### The input

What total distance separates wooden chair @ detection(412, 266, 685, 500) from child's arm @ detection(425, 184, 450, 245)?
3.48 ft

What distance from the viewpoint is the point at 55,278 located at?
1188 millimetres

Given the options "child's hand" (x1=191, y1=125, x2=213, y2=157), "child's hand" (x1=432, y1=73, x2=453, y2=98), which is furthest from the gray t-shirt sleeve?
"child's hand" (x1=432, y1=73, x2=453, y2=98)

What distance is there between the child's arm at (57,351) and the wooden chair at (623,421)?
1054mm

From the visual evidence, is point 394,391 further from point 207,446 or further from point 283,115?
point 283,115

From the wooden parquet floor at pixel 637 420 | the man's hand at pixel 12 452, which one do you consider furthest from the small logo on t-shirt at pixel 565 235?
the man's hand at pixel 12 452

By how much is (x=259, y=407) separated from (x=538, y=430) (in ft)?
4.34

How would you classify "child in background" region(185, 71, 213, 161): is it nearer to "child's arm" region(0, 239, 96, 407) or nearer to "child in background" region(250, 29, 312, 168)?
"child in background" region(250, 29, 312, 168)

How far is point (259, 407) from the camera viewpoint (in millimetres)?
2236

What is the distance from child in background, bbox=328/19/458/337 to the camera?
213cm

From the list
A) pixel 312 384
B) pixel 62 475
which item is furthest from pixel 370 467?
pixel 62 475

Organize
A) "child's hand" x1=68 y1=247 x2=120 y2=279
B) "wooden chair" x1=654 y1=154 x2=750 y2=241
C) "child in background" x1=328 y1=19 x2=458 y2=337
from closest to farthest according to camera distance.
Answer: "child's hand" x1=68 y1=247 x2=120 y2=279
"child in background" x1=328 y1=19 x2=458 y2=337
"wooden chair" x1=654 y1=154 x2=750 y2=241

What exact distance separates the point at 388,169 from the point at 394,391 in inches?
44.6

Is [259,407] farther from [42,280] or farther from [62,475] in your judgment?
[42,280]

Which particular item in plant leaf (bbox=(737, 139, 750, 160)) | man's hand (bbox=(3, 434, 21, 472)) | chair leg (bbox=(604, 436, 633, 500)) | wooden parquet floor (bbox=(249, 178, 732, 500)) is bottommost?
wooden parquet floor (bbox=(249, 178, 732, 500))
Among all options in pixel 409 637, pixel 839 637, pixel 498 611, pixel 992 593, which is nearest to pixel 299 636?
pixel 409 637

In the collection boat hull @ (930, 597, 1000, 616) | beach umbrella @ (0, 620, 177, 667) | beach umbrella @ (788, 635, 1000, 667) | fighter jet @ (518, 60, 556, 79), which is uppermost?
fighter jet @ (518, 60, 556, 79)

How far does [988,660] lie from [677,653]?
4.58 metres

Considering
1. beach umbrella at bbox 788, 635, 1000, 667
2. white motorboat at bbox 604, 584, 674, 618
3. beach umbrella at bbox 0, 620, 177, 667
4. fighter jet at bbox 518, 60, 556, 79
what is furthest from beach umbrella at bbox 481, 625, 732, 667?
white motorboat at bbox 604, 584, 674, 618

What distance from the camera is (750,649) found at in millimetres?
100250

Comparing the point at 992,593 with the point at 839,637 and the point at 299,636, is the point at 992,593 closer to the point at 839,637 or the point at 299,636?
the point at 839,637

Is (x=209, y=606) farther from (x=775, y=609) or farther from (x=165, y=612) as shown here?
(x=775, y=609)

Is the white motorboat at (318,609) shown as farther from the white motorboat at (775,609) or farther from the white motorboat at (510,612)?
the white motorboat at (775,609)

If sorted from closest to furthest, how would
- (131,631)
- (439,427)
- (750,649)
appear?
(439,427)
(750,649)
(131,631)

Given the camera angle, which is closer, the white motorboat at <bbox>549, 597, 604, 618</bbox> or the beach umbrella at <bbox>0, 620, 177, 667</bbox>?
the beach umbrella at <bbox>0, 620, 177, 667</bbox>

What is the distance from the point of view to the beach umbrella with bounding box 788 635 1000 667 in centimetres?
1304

######

Written exercise =
Copy out all of the material above verbatim, keeping every line unchanged.

Written response =
What total distance separates wooden chair @ detection(412, 266, 685, 500) from child's arm @ detection(425, 184, 450, 245)?
3.48 ft

What distance from the viewpoint is the point at 55,278 located at?
1188 millimetres

Given the options "child's hand" (x1=191, y1=125, x2=213, y2=157), "child's hand" (x1=432, y1=73, x2=453, y2=98), which is furthest from the gray t-shirt sleeve?
"child's hand" (x1=432, y1=73, x2=453, y2=98)

What distance is there between the child's arm at (57,351) and the wooden chair at (623,421)?
1054mm

From the visual evidence, is point 394,391 further from point 207,446 or further from point 283,115?
point 283,115

From the wooden parquet floor at pixel 637 420 | the man's hand at pixel 12 452, which one do you consider furthest from the small logo on t-shirt at pixel 565 235?
the man's hand at pixel 12 452

By how much is (x=259, y=407) separated from (x=538, y=430) (in ft)?
4.34

How would you classify "child in background" region(185, 71, 213, 161): is it nearer to "child's arm" region(0, 239, 96, 407) or nearer to "child in background" region(250, 29, 312, 168)?
"child in background" region(250, 29, 312, 168)

How far is point (259, 407) from the camera viewpoint (in millimetres)?
2236

What is the distance from child in background, bbox=328/19/458/337 to the camera?
213cm

From the list
A) pixel 312 384
B) pixel 62 475
which item is furthest from pixel 370 467?
pixel 62 475

Organize
A) "child's hand" x1=68 y1=247 x2=120 y2=279
B) "wooden chair" x1=654 y1=154 x2=750 y2=241
C) "child in background" x1=328 y1=19 x2=458 y2=337
from closest to farthest according to camera distance.
Answer: "child's hand" x1=68 y1=247 x2=120 y2=279
"child in background" x1=328 y1=19 x2=458 y2=337
"wooden chair" x1=654 y1=154 x2=750 y2=241

What exact distance separates the point at 388,169 from the point at 394,391 in inches?
44.6

Is [259,407] farther from [42,280] or farther from [62,475] in your judgment?
[42,280]

Which particular item in plant leaf (bbox=(737, 139, 750, 160)) | man's hand (bbox=(3, 434, 21, 472)) | chair leg (bbox=(604, 436, 633, 500)) | wooden parquet floor (bbox=(249, 178, 732, 500)) is bottommost?
wooden parquet floor (bbox=(249, 178, 732, 500))
Among all options in pixel 409 637, pixel 839 637, pixel 498 611, pixel 992 593, which is nearest to pixel 299 636?
pixel 409 637

In the collection boat hull @ (930, 597, 1000, 616) | beach umbrella @ (0, 620, 177, 667) | beach umbrella @ (788, 635, 1000, 667) | fighter jet @ (518, 60, 556, 79), which is uppermost?
fighter jet @ (518, 60, 556, 79)

How far does [988,660] lie from [677,653]?
4.58 metres

Considering
1. beach umbrella at bbox 788, 635, 1000, 667
2. white motorboat at bbox 604, 584, 674, 618
3. beach umbrella at bbox 0, 620, 177, 667
4. fighter jet at bbox 518, 60, 556, 79
what is furthest from beach umbrella at bbox 481, 625, 732, 667?
white motorboat at bbox 604, 584, 674, 618

What distance from the camera is (750,649) found at in millimetres?
100250

Comparing the point at 992,593 with the point at 839,637 and the point at 299,636, is the point at 992,593 closer to the point at 839,637 or the point at 299,636?
the point at 839,637

Is (x=209, y=606) farther from (x=775, y=609) or farther from (x=165, y=612) as shown here?
(x=775, y=609)

Is the white motorboat at (318,609) shown as farther from the white motorboat at (775,609) or farther from the white motorboat at (510,612)?
the white motorboat at (775,609)

If sorted from closest to furthest, how would
- (131,631)
- (439,427)
- (750,649)
appear?
(439,427)
(750,649)
(131,631)

Given the camera angle, which is closer, the white motorboat at <bbox>549, 597, 604, 618</bbox> or the beach umbrella at <bbox>0, 620, 177, 667</bbox>?
the beach umbrella at <bbox>0, 620, 177, 667</bbox>

What is the distance from the point of view to the beach umbrella with bounding box 788 635 1000 667 in centimetres?
1304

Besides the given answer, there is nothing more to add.